##### Document excerpt

In addition to the details of the project that the underwriter will consider, there are details about the policy that will also influence the monthly premium. Here are the major policy factors impacting price that the purchaser can control:
- Covered parties – The identity of the individuals and businesses covered by the policy is a factor that underwriters consider when determining price. Including subcontractors on the policy who have previously filed for bankruptcy or who have a poor track record of safety could increase the cost of the policy. Consider requiring subcontractors to carry their own insurance policies to minimize this possibility.
- Policy extensions – As we discussed above, buyers can extend coverage of their policy by purchasing any number of the policy extensions offered by the insurer. These extensions can add coverage for additional causes of loss or additional types of property, but they also add to the monthly premiums.
- Coverage limits – Coverage limits are how the insurance companies will cap the amount they have to pay out after a covered loss. By increasing the cost of the policy, policyholders can increase the limit that the insurer will pay out for a covered loss.
- Deductible – The deductible is the amount that the insured party must pay toward damages caused by a covered loss before the insurance company is responsible for payment. If the policyholder agrees to pay a higher deductible, the premium will be lowered. A lower deductible means a higher premium.
- Duration of coverage – Typically coverage is available in 6 or 12 month time periods. It is possible to extend the length of coverage, but doing so will also likely increase the cost of the policy. The longer the insurer provides coverage to a project, the more likely a loss becomes.
Determining Your Builders Risk Needs
Once you understand the coverage that a builders risk insurance policy provides and the costs associated with it, you may still be wondering if you should purchase a policy or not. On one hand, having expenses covered in case of a disaster seems like a great benefit. On the other hand, the policy adds a significant amount to the total project cost. Next, we’ll weigh each side of this common choice.
For homeowners and contractors in situations where a builders risk policy is not required, the question remains: is builders risk insurance necessary? The answer depends on the details of the construction project, your risk tolerance, and your willingness to spend the money on a policy.
Builders Risk Insurance for Homeowners
For homeowners considering a builders risk insurance policy for a renovation or new construction, weigh the following questions:
- How much is this renovation/project going to cost?
- If this project were severely damaged in a fire or other accident, how much would it cost to clean up and redo the project?
- What are the risks associated with this project?
- Is this project located in a high-risk area (extreme weather, high fire risk, regular crime, etc.)?
If you are a homeowner hiring a contractor to build a small shed or install replacement windows, the cost of the project and the risks associated with it are relatively low. But if you are doubling the size of your home through major renovations, risks are much higher. You may also have a homeowners insurance policy that excludes damages to your property caused during construction or renovation. In this case, builders risk insurance is the only way to cover your home throughout the renovation. Considering the potential downside, which includes losing your home, a builders risk insurance policy is likely worth the money.
In general, we recommend builders risk insurance whenever a structure is being built. For homeowners, the cost is worth the reduced risk. State Farm offers flexible builders risk policies for homeowners.

##########

→ **Activity list**:
[A] In the builders risk insurance text, what time periods is coverage typically available in?
[B] Write the next part of the builders risk insurance text, picking up after its last sentence.
The material that comes next has no connection to the builders risk insurance text.

##### Given material

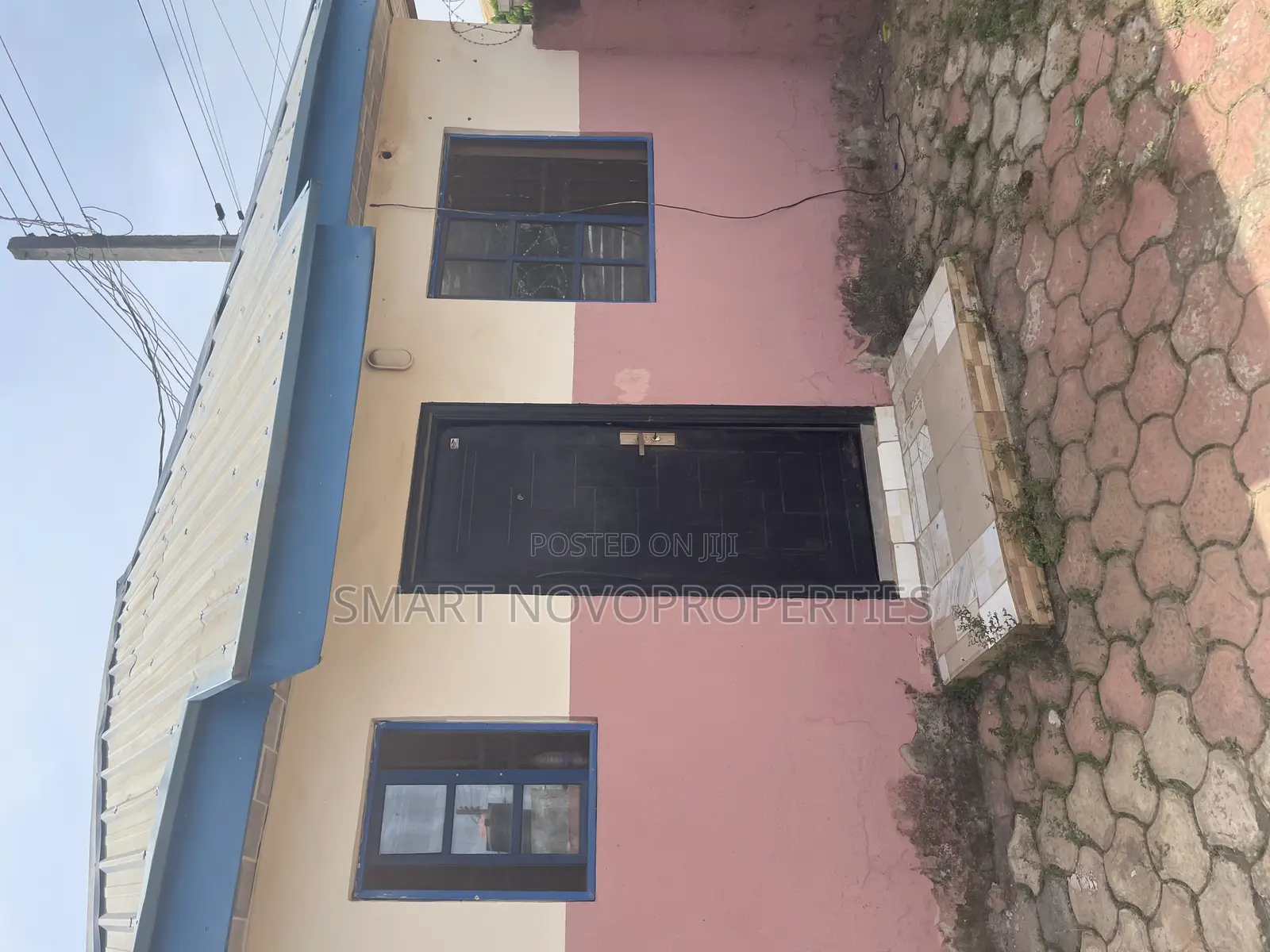 Studio Apartment in Efab Estate, Lokogoma for rent in Lokogoma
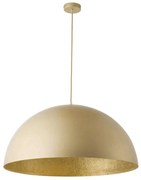 Φωτιστικό Οροφής Sfera 70 32294 Φ70cm 1xΕ27 60W Gold Sigma Lighting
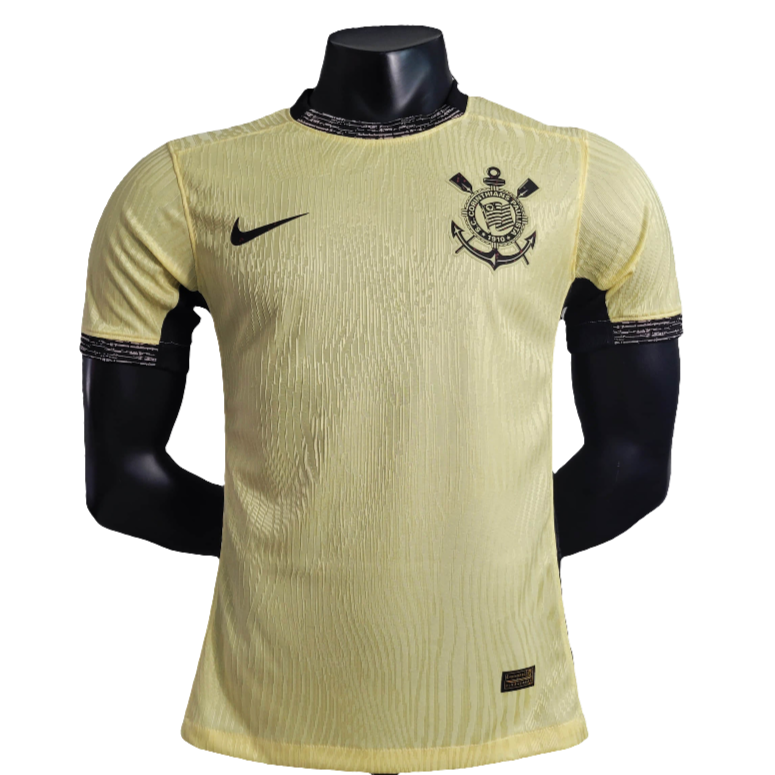 Camiseta Corinthians 23/24 III Tercera - Versión Jugador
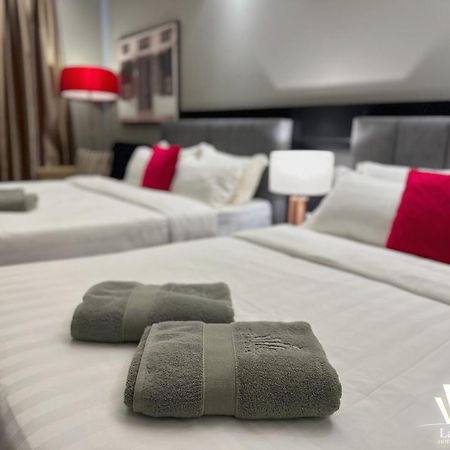 The Shore Hotel & Residences By La Vista Malacca Exterior photo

##########

→ **Task answers**:
[A] Coverage is typically available in 6 or 12 month time periods.

[B]
Builders Risk for Contractors & Professionals
For builders, contractors, and construction companies, the cost of insurance is almost always passed on to the client for any construction contract, and it could be costly to go without it.
Finding the Best Builders Risk Insurance Policy
There are many builders risk insurance policies available to builders through different brokers and insurance companies. Where you choose to buy a policy will be the biggest determining factor in the coverage you receive, the amount you pay, and your experience as a customer.
Buying Through a Broker vs. Buying Directly
Many companies advertising insurance policies online are not actually the companies who underwrite the policies and provide their financial backing. Most of these businesses are actually insurance “brokers” who connect you, the consumer, to the right insurance policy based on your needs. These brokers have relationships with one or more actual insurance companies who underwrite policies, which gives them some flexibility in matching your project to various policy options.
Brokers save businesses and consumers time and energy. With knowledge of builders risk insurance policies and the industry, plus experience providing policies for other construction projects like yours, these brokers can quickly identify your needs and find a policy that checks all the boxes. When you search for a policy on your own, it can be difficult to tell if you have all of the information and fully understand the coverage you need. Going through a broker can give this peace of mind to buyers.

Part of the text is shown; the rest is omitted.